Data items:
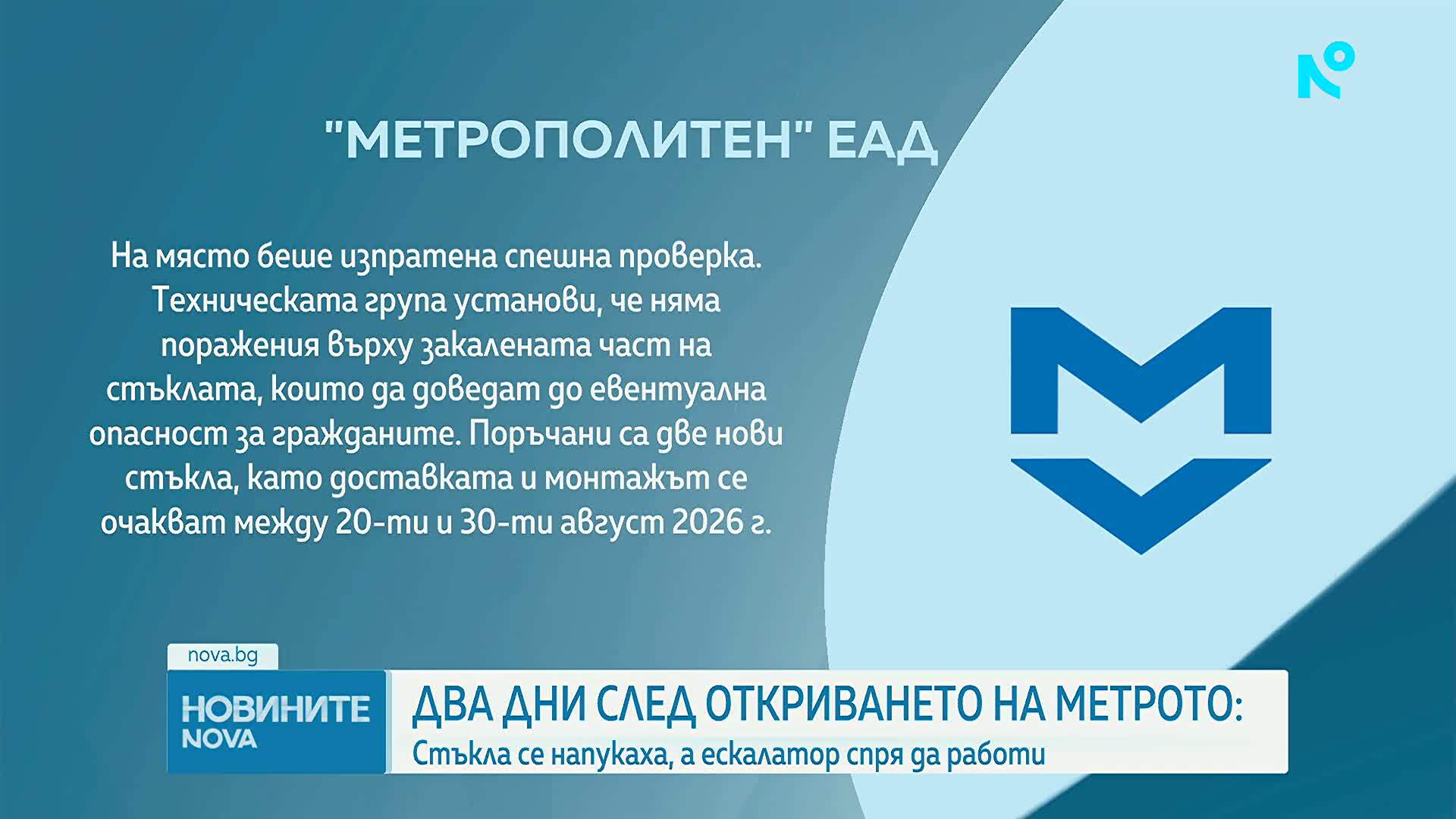 "МЕТРОПОЛИТЕН" ЕАД

На място беше изпратена спешна проверка. Техническата група установи, че няма поражения върху закалената част на стъклата, които да доведат до евентуална опасност за гражданите. Поръчани са две нови стъкла, като доставката и монтажът се очакват между 20-ти и 30-ти август 2026 г.

nova.bg

НОВИНИТЕ NOVA

ДВА ДНИ СЛЕД ОТКРИВАНЕТО НА МЕТРОТО:
Стъкла се напукаха, а ескалатор спря да работи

◆ Problem to work on ◆
Transcribe all entries above exactly. Omit the pictures.

◆ Exercise solution ◆
 "МЕТРОПОЛИТЕН" ЕАД

На място беше изпратена спешна проверка. Техническата група установи, че няма поражения върху закалената част на стъклата, които да доведат до евентуална опасност за гражданите. Поръчани са две нови стъкла, като доставката и монтажът се очакват между 20-ти и 30-ти август 2026 г.

nova.bg

НОВИНИТЕ NOVA

ДВА ДНИ СЛЕД ОТКРИВАНЕТО НА МЕТРОТО:
Стъкла се напукаха, а ескалатор спря да работи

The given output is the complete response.